Exercise text
The United Nations designated 2017 as the International Year of Sustainable Tourism for Development, and for good reason. The tourism industry generates 10.2 percent of global GDP and employs 1 in 10 workers.
Women make up more than half of the tourism workforce, which makes the industry’s growth a unique opportunity to empower women across the world. But we need additional data to better understand how women intersect with this burgeoning industry.
Evidence shows tourism’s potential to empower women
Case studies on women’s participation in the tourism industry illustrate that, in the right conditions, tourism is an avenue for financial inclusion and social empowerment. Although the ways women work in tourism varies by region and culture, examples of empowerment through tourism have three central characteristics.
Transferring skills. The tourism industry is an entry point to the formal economy by allowing women to apply skills they have developed through unpaid care work or practicing cultural traditions. These transferrable skills include cooking, craft-making, and home management.

Actions to take
[A] In the text on women in tourism, what percentage of global GDP does the tourism industry generate?
[B] List every transferrable skill named in the text on women in tourism.
[C] Continue the text on women in tourism from its last sentence.

Information given
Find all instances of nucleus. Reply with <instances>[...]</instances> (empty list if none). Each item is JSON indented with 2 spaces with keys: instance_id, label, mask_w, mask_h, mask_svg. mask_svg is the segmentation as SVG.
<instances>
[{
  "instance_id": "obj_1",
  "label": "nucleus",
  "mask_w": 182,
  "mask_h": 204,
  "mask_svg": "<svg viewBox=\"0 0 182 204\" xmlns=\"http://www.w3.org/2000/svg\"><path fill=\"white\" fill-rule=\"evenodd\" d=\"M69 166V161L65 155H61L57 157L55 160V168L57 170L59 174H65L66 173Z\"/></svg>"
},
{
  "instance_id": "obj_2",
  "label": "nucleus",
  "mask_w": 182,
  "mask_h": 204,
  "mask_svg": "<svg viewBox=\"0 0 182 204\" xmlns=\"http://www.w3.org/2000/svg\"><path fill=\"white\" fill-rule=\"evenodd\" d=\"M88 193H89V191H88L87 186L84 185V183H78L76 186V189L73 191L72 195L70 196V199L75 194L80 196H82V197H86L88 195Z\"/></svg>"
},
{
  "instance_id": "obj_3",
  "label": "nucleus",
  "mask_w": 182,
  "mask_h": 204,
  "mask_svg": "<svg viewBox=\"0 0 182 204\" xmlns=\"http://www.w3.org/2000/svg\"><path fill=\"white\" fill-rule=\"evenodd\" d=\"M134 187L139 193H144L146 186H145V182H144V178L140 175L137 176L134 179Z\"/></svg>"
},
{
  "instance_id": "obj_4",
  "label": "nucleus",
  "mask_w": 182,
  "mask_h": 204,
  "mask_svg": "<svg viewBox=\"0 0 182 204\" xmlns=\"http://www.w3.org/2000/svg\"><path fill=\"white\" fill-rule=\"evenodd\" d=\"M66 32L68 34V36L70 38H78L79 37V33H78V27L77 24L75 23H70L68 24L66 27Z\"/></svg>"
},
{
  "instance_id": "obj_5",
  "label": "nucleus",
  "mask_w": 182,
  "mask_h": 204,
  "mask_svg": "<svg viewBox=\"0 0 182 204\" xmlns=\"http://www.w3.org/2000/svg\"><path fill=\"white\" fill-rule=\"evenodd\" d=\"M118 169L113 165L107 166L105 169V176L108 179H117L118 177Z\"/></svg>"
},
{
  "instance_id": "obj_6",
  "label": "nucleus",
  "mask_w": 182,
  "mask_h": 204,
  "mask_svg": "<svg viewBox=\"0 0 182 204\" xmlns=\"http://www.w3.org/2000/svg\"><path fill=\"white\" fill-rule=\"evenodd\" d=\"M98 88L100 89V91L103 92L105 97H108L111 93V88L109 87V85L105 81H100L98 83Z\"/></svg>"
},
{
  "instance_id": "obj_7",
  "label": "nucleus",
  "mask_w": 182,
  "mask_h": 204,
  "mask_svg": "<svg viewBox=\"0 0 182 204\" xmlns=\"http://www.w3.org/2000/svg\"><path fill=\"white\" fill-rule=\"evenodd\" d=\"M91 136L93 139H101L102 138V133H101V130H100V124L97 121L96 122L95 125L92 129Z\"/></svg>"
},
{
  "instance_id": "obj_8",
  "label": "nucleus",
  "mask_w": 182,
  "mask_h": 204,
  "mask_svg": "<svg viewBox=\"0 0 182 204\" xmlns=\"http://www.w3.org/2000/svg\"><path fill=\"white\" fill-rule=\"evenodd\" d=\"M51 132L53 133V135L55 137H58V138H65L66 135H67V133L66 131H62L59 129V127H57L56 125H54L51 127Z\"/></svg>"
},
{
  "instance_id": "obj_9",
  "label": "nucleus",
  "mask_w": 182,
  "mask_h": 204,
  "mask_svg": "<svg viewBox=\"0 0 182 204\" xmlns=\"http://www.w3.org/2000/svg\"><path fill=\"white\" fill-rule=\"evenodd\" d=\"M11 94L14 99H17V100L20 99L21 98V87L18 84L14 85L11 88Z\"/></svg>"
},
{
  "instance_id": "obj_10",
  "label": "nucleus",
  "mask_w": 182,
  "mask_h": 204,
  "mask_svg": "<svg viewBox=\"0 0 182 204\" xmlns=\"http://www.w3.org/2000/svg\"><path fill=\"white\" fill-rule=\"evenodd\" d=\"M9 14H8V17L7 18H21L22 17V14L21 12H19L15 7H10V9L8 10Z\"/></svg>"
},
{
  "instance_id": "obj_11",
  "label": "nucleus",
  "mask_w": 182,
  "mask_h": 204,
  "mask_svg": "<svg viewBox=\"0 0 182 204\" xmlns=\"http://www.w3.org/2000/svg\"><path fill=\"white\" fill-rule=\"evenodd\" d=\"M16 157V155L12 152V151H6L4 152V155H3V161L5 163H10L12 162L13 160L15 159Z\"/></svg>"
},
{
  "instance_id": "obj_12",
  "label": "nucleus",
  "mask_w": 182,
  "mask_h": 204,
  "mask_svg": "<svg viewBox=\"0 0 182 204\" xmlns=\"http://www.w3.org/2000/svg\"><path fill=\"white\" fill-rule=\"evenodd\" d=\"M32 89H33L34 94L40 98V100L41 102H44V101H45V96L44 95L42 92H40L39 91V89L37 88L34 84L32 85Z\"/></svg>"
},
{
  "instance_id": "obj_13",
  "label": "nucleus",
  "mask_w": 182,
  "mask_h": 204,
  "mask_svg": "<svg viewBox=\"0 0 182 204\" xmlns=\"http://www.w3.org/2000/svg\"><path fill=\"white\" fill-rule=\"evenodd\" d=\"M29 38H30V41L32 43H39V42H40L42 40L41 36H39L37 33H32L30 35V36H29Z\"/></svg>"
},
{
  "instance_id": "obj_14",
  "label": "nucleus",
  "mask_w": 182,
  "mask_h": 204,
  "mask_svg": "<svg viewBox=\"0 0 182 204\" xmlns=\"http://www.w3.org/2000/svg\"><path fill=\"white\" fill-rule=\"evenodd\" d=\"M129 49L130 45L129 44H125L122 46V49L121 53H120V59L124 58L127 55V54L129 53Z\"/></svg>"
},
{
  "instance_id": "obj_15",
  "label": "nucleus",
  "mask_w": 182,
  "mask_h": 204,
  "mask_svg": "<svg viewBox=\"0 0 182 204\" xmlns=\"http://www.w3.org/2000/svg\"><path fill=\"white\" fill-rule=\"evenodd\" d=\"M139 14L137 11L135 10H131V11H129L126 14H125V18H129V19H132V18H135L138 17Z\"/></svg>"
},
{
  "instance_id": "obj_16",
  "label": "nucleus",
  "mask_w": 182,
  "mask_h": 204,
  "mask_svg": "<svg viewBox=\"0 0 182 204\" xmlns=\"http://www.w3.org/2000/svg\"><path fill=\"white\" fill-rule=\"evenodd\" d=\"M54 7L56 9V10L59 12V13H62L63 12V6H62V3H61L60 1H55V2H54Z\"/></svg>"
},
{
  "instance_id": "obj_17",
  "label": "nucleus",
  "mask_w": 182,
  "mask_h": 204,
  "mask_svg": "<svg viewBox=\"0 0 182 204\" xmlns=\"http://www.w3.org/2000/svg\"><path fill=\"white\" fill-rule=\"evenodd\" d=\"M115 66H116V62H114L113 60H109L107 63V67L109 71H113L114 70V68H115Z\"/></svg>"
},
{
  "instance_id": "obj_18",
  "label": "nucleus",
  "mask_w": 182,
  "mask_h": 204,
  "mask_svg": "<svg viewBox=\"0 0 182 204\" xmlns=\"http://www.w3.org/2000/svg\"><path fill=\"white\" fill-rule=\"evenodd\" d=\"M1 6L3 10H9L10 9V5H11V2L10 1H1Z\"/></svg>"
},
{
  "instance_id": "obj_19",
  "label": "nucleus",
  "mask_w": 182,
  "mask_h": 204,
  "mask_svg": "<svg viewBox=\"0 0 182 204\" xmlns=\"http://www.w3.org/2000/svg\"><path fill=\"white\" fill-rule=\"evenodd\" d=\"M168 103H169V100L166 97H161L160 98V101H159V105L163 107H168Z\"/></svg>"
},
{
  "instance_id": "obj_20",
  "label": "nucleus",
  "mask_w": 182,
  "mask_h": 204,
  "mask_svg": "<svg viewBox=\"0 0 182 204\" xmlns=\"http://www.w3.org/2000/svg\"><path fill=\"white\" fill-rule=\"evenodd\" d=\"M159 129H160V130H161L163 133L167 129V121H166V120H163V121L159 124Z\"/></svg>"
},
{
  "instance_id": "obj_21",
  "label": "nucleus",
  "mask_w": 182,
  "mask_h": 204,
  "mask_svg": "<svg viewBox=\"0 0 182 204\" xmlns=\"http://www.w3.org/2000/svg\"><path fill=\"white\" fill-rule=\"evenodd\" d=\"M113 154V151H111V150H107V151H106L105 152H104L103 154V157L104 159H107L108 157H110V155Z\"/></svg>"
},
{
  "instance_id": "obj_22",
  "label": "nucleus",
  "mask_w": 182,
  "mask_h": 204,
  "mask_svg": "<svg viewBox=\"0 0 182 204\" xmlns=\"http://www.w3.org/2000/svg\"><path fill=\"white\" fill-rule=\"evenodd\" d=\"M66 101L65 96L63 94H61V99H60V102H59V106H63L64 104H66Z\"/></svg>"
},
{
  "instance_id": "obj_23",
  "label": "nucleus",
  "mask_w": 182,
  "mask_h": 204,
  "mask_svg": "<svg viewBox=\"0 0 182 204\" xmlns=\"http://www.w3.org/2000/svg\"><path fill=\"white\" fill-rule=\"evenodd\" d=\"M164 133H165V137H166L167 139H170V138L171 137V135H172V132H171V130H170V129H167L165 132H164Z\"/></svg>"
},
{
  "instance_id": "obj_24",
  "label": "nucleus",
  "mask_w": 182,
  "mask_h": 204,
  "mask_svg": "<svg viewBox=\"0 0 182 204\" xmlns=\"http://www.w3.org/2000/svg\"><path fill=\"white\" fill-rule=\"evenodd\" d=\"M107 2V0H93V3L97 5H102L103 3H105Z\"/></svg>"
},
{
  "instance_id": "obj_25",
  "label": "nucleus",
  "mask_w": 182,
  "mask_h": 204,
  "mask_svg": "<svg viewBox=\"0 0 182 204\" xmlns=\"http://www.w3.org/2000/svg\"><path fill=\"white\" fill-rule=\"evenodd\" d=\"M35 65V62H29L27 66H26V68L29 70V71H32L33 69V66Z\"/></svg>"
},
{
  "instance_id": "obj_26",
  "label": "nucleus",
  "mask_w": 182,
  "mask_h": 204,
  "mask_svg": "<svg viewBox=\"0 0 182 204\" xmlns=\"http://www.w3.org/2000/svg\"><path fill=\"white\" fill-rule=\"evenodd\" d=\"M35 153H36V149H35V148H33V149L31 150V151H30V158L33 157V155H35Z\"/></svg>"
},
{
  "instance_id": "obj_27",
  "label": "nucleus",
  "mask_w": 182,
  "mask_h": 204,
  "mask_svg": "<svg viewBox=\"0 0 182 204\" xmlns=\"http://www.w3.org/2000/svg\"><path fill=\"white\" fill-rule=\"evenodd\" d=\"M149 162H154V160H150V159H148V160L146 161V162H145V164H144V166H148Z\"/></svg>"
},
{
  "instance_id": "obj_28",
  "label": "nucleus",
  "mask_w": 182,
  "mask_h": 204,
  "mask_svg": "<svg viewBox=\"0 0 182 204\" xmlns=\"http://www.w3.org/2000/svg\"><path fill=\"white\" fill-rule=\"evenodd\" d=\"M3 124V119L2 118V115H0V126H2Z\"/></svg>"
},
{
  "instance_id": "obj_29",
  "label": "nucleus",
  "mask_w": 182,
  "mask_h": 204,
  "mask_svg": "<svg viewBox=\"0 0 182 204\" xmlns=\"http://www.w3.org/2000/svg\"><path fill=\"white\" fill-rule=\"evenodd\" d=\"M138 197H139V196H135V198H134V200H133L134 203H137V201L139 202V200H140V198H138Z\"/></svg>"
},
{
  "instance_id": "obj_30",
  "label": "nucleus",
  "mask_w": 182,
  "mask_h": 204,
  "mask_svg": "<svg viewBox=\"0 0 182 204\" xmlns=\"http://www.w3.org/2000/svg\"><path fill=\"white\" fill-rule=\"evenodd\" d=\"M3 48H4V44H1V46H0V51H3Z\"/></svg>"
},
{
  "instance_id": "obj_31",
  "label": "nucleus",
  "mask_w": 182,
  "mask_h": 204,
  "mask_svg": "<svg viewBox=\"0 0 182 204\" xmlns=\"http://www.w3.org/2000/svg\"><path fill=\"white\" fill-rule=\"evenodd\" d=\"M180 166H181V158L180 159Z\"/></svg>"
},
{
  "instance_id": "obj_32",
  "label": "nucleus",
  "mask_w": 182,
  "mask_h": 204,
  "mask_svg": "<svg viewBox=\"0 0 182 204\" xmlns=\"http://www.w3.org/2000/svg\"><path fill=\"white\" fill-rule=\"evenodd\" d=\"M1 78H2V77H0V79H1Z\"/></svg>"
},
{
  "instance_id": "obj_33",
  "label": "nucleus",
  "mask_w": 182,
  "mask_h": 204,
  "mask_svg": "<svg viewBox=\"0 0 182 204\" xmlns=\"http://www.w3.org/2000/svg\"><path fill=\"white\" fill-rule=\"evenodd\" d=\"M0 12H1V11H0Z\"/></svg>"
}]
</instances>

Answers provided
[A] 10.2 percent

[B] Cooking, craft-making, and home management.

[C]
Developing new skills. Tourism provides opportunities for women to develop new technological, business, and vocational skills. The tourist-driven market for local pottery in Botswana allowed women with little formal education to receive on-the-job vocational training in pottery-making and sales, which they said increased their financial independence, confidence, and propensity for entrepreneurship.
The sharing economy has also increased the inclusion of women in the tourism industry, especially in roles where women have traditionally been absent, such as hosts, managers, and drivers. The largest example of the sharing economy at work in the tourism industry, Airbnb, provides a relevant case study. Fifty-five percent of Airbnb’s hosts are women, and they have earned $10 billion.
Sharing-economy giants like Airbnb and Uber are engaging with communities by training women in certain skills while helping them adapt to technologies like Facebook, WhatsApp, and e-mail. These skills will not only allow women to earn income, but also expand their economic horizon and opportunities in other spheres.
Forming partnerships. Partnerships between the public or private sector and communities can strengthen markets for tourism while facilitating women’s participation and empowerment. Airbnb, for example, partnered with the Self Employed Women’s Association in India to train women in hosting international travelers.
In Malaysia, indigenous women in tourism have benefited from the Orang Asli Development Agency’s creation of centralized handicraft centers within villages and the Forest Research Institute Malaysia’s work to measure the effectiveness and spread awareness of local herbal medicine.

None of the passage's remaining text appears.